Медведь в Петергофе. О чем поспорили Блок и Пушкин
В новом видео философ, политолог, лидер движения «Суть времени» Сергей Кургинян говорит о споре Блока с Пушкиным. Кургинян предполагает, что блоковское «Покой нам только снится» является ответом на пушкинское «Покоя сердце просит».
Что могла означать пушкинская фраза, оказавшаяся столь важной в 2021 году, когда у русских людей осталось, быть может, десятилетие на то, чтобы выбрать между покоем и боем?
Чего хочет русская душа в ее сокровенности?
Пушкин был воспитан на ценностях Просвещения. «Просветительский код» ему преподавали в лицее, и этот «код» стал одной из ключевых составляющих его творческой личности.
Наряду с другими, например, «романтическим кодом» Байрона и «народным кодом» няни Арины Родионовны.
Слова Пушкина о покое почему-то вызывают в памяти Петергоф и Павловск, где покой дарит и служит ему каждый куст, буквально каждый метр пространства.
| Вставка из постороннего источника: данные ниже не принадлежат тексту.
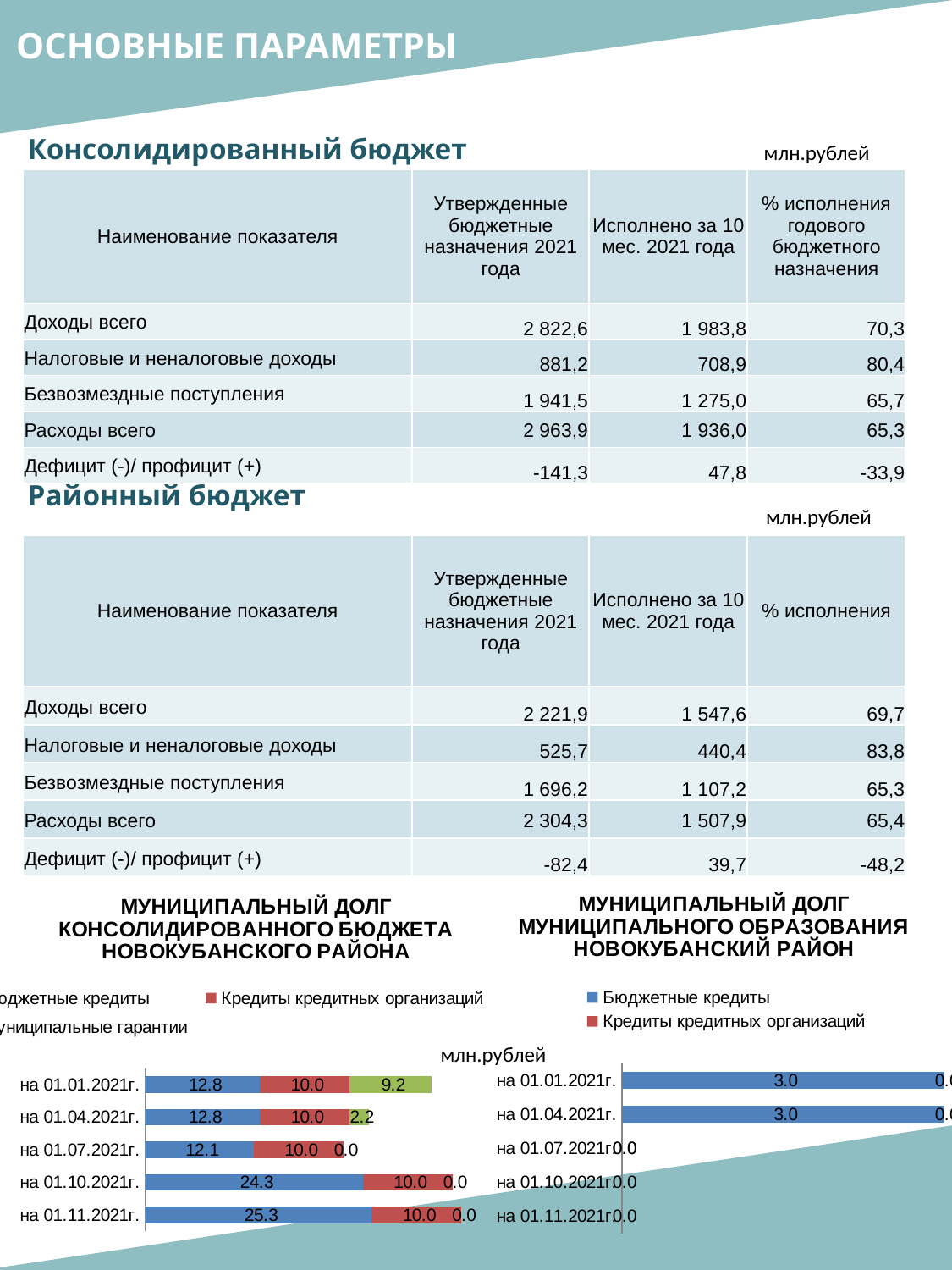
On the left chart (Муниципальный долг консолидированного бюджета Новокубанского района), on which date is Бюджетные кредиты highest? на 01.11.2021г. On the left chart (Муниципальный долг консолидированного бюджета Новокубанского района), which is larger: Муниципальные гарантии on 01.01.2021 or on 01.04.2021? на 01.01.2021г. What type of chart is the left chart (Муниципальный долг консолидированного бюджета Новокубанского района)? Stacked bar chart On the left chart (Муниципальный долг консолидированного бюджета Новокубанского района), how many series does the legend list? 3 On the left chart (Муниципальный долг консолидированного бюджета Новокубанского района), what is the value of Бюджетные кредиты on 01.11.2021? 25.3 On the left chart (Муниципальный долг консолидированного бюджета Новокубанского района), what is the total of the stacked bar for 01.01.2021? 32.0 On the right chart (Муниципальный долг муниципального образования Новокубанский район), what is the value of Бюджетные кредиты on 01.04.2021? 3.0 On the left chart (Муниципальный долг консолидированного бюджета Новокубанского района), on which date is Бюджетные кредиты lowest? на 01.07.2021г. On the left chart (Муниципальный долг консолидированного бюджета Новокубанского района), what is the difference between Бюджетные кредиты on 01.11.2021 and on 01.10.2021? 1.0 On the left chart (Муниципальный долг консолидированного бюджета Новокубанского района), what is the value of Кредиты кредитных организаций on 01.10.2021? 10.0 On the right chart (Муниципальный долг муниципального образования Новокубанский район), how many dates are shown on the axis? 5 On the left chart (Муниципальный долг консолидированного бюджета Новокубанского района), what is the value of Муниципальные гарантии on 01.01.2021? 9.2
Петергоф и Павловск — эти святилища классицизма и Просвещения.
Когда в университетах говорят о культе разума как главной черте Просвещения, то не так просто представить: а как практически живет человек, поклоняющийся этому культу? Как он живет, чувствует, оценивает реальность, какова внутренняя жизнь такого человека?
С одной стороны, Просвещение — это вдохновленность возможностями разума и энтузиазм от этого вдохновения. Определенно, например, всем этим была вдохновлена собеседница Вольтера, российская императрица Екатерина II.
С другой — Просвещение предполагает непременный скепсис к иррациональному и начало избавления от метафизики.
«Просветительское» отношение к жизни присутствует и в романе в стихах «Евгений Онегин» (а почему оно должно в нем отсутствовать?), хотя это произведение, конечно, очень метафизично.
Блажен, кто праздник жизни рано
Оставил, не допив до дна
Бокала полного вина,
Кто не дочел ее романа…
Эти строки из последней строфы пушкинского произведения вполне тянут на эквивалент «Покоя сердце просит…»
Лирический герой «Онегина», предлагаемая в поэме интонация задают некое мудрое, «просветительское» отношение к жизни.
Оно, естественно, лишено, условно, некой средневековой пылкости и, конечно, содержит в себе вполне культурно- и по-человечески обоснованный скепсис перед байронизмом и романтизмом.
Но Пушкин не состоял из одного этого.
Сильно разрушающая просветительскую рамку «народность», сокровенное, полученное от няни и развитое широким знакомством с живым народом, позволяют поэту населить свой Петергоф и Павловск совершенно неуместными для этих парков существами: обитателями сна Татьяны во главе с медведем и, конечно, самой героиней. И всей живой жизнью, представленной в произведении, по сравнению с которой творения Вольтера беспредельно скучны.
У Пушкина есть еще одно высказывание о покое: «На свете счастья нет, но есть покой и воля». Вряд ли это устроит Блока. Но звучит гораздо более по-русски.
В анкете Блок указывал, что его любимый поэт — учитель Пушкина Жуковский, то есть гораздо меньший апологет Просвещения, чем стихотворец номер один.
Каждый народ Земли, подобно бурлакам, тянет тяжелейший корабль истории с ее сменой эпох и поворотами. Эти эпохи и повороты: Средневековье, Возрождение, Просвещение — невозможно проигнорировать (кто их «придумывает» — отдельный вопрос). Они пронизывают воздух, в котором существуют все народы.
Зараженные этим воздухом, проживают свою жизнь поколения. И исключительным единицам удается высунуть голову куда-то в «открытый космос» и глотнуть «чистого трансцендентного», если все это, конечно, не выдумки.
Пушкин сделал это и там увидел свой и русский «покой» или отдал дань увлекшей Россию на несколько столетий павловско-петергофской «моде»? В этом, мне кажется, вопрос, поставленный Кургиняном.